OP your update sounds very sad. The fact that he dismisses your feelings that fighting so often isn’t normal is a red flag. It may be normal for him but it’s obviously not normal or desirable for you. It sounds like he takes his insecurities out on you. He doesn’t sound capable right now of dealing with stress in a way that won’t damage your relationship. And it doesn’t help that you suffer from depression. Also, the fact that he hasn’t taken ownership of his role in all this is a red flag. And he most definitely shouldn’t be calling you names! I had a long term relationship where we didn’t fight well but we still just knew that name calling was way out of line without ever discussing it. It never happened and it’s certainly never happens in my marriage. 

I think you need a healthier relationship for your own emotional well being!

Post # 15
Member
1487 posts
Bumble bee
  • Wedding: September 2012

@Riesz:  one last thing. YOU set the standard for how people treat you.
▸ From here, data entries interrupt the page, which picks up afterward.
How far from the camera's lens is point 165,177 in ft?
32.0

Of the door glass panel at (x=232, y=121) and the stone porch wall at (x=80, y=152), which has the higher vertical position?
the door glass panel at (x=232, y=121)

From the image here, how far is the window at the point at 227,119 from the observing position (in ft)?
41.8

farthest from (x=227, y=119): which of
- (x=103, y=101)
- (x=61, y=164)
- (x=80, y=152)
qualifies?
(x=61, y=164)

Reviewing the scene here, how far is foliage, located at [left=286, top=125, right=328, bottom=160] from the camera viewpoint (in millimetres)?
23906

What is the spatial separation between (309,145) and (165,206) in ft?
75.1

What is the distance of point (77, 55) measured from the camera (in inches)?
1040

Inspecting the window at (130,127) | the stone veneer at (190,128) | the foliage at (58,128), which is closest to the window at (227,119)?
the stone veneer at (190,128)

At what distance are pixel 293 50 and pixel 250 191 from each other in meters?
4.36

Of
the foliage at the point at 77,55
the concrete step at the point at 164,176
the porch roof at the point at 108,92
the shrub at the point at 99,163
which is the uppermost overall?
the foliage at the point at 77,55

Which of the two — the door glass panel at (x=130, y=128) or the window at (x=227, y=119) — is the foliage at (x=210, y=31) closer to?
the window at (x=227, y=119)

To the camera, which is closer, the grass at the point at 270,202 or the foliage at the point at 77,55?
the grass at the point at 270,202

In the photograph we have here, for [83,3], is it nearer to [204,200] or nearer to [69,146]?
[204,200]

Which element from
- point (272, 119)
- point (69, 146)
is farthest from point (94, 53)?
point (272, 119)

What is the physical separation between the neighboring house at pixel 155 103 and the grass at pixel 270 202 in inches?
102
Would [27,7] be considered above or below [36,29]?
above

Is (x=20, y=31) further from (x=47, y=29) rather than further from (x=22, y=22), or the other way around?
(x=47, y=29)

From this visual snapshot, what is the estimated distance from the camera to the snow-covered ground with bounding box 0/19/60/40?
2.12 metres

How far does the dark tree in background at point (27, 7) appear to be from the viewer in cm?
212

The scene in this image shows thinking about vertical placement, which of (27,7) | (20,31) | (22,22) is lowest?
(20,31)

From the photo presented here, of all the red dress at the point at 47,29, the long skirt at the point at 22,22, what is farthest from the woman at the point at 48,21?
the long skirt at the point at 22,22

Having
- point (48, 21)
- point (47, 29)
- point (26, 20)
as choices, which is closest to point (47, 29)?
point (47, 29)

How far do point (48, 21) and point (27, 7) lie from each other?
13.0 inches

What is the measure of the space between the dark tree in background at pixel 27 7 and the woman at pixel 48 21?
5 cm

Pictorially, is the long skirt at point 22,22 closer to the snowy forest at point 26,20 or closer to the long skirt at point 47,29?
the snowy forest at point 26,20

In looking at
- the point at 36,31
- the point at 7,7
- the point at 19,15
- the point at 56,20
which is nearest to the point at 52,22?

He either works seriously to address his problems or you leave.

Post # 16
Member
1475 posts
Bumble bee
  • Wedding: July 2014

@Riesz:  I don’t know him and I don’t know you but I will tell you my opinion, the person that is the best person for you will bring out the BEST in you NOT the worst….the way that you behave with this guy you have never behaved like that before…and that’s not a good thing.

I agree with PPs that something is not right in this situation and his behavior toward you is unacceptable and not good for you at all…

Not knowing you or him personally I hate to say this but if I were you I would really reconsider marrying him…because 1 to 2 arguments a month with all that yelling screaming anxiety name calling etc. is no way to live and no way to raise children.

Quite frankly it sounds like he has issues and needs help and is going to cause you if he hasn’t already to have issues too!

I hope you quickly figure out what you need to do here but I strongly urge you to consider whether or not this is a relationship you want to stay in and whether or not you want a future with someone like this.  I wish you the best of luck because you don’t have to take this.